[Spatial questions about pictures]
★ ★ ★ ★ ★ ★ ★

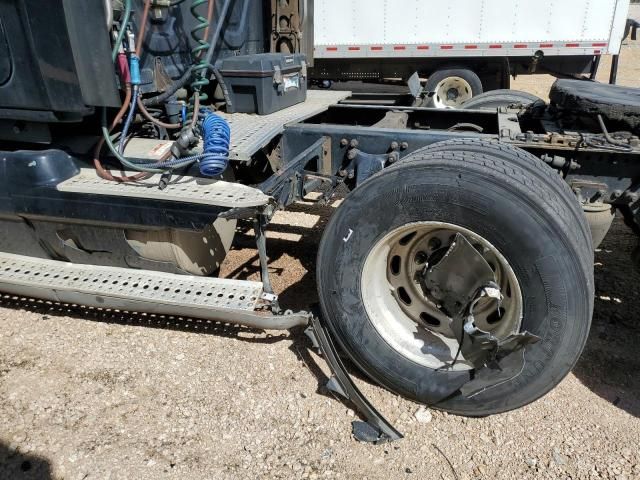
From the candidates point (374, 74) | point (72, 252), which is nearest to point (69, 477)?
point (72, 252)

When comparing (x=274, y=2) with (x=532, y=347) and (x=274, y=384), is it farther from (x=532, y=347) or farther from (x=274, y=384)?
(x=532, y=347)

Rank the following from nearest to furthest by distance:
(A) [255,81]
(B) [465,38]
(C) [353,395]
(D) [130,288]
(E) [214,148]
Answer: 1. (C) [353,395]
2. (E) [214,148]
3. (D) [130,288]
4. (A) [255,81]
5. (B) [465,38]

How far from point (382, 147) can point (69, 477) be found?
2.32 meters

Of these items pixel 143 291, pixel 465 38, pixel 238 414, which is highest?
pixel 465 38

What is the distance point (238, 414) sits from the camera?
2.76 meters

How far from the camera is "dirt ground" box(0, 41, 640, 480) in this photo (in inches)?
96.9

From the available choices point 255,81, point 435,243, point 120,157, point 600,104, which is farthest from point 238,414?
point 600,104

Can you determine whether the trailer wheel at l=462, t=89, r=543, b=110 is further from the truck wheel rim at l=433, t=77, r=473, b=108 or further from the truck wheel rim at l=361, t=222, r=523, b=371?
the truck wheel rim at l=433, t=77, r=473, b=108

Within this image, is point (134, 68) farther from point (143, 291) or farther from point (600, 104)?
point (600, 104)

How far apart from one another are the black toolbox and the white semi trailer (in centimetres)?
585

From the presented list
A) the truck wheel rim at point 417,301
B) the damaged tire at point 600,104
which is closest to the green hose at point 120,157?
the truck wheel rim at point 417,301

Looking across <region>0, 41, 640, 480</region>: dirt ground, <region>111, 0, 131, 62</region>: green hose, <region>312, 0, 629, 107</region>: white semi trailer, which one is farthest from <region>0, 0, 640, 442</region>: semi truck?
→ <region>312, 0, 629, 107</region>: white semi trailer

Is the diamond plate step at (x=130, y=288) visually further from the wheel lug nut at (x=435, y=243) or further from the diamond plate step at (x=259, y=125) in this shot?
the wheel lug nut at (x=435, y=243)

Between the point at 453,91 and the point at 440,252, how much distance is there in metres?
→ 8.36
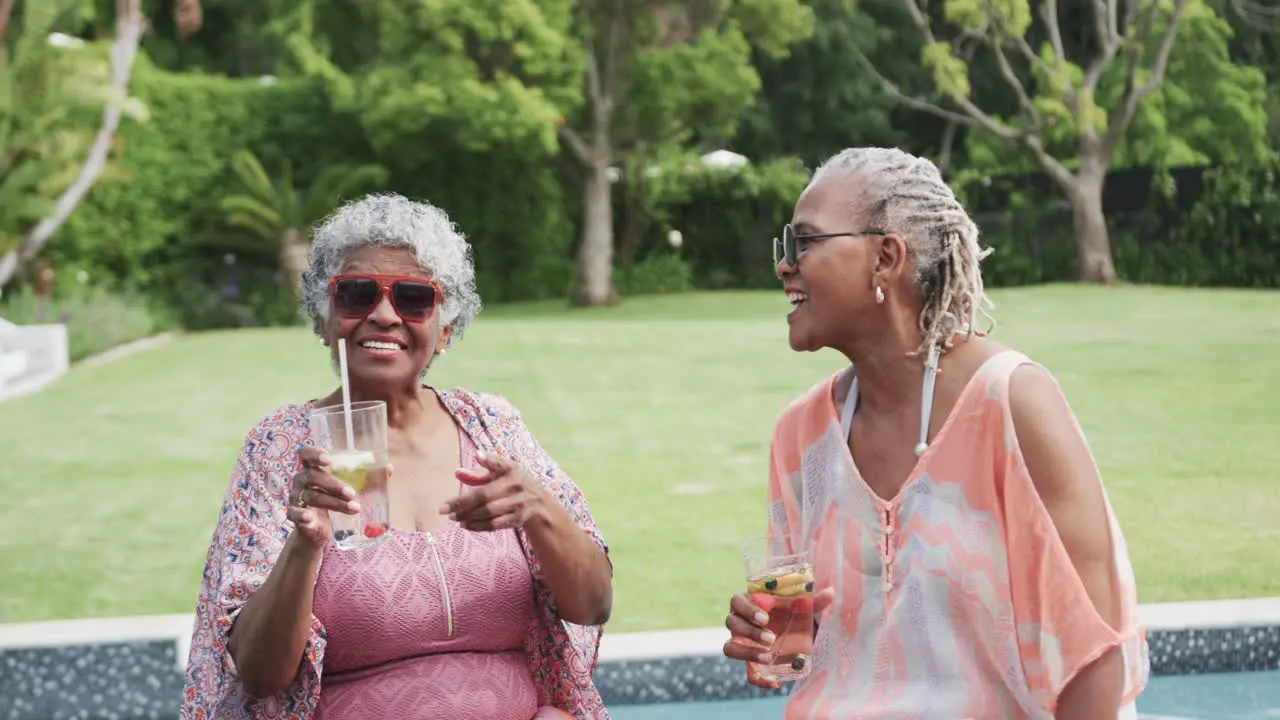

★ ★ ★ ★ ★ ★ ★

* _Do this_: Render the listing from the line containing "Between the point" through the end of the listing, inclusive, as a Markdown table with columns Row and Line. Skip blank lines, and leave the pictures out.

* _Worked solution_:
| Row | Line |
|---|---|
| 1 | Between the point at 453,91 and the point at 440,252, how much distance is there in metres? |
| 2 | → 8.36 |